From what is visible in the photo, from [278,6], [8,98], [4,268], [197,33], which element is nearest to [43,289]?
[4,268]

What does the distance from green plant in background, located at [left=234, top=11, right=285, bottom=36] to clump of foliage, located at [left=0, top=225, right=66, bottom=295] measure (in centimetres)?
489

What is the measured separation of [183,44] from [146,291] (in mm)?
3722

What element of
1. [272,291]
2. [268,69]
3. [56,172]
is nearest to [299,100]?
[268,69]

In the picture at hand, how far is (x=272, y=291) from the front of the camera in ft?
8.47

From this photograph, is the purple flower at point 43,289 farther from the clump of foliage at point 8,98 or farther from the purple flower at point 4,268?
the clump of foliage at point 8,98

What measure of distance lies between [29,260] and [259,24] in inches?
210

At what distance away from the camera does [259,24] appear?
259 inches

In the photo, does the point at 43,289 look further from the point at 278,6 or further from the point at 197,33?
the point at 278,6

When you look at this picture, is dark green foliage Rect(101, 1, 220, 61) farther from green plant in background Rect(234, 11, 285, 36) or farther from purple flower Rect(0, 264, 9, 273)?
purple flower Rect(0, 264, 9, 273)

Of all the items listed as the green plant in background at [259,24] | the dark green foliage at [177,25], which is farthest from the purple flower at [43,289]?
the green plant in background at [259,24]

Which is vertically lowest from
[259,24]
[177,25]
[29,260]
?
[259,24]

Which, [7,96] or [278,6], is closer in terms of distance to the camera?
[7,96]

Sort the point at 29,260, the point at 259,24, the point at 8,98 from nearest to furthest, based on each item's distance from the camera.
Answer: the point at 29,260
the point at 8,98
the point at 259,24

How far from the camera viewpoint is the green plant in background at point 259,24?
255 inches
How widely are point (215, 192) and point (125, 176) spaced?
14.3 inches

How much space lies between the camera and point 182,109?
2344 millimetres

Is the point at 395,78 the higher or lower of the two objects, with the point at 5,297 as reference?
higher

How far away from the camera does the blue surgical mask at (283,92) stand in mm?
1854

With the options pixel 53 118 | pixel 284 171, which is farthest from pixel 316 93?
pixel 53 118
• • • • •
Copy the lines from the one containing "How much space" through the end, keeping all their wording, and raise every number in the answers, whether a distance or a coordinate, by 48.

How much space lies between the camera and point 182,109?
2392 millimetres

Is the point at 395,78 the higher or lower of the two objects, with the point at 5,297 as reference?
higher

How far away from the camera does the blue surgical mask at (283,92) stand in mm?
1902

With the options pixel 53 118 | pixel 284 171, which is farthest from pixel 316 93?
pixel 101 166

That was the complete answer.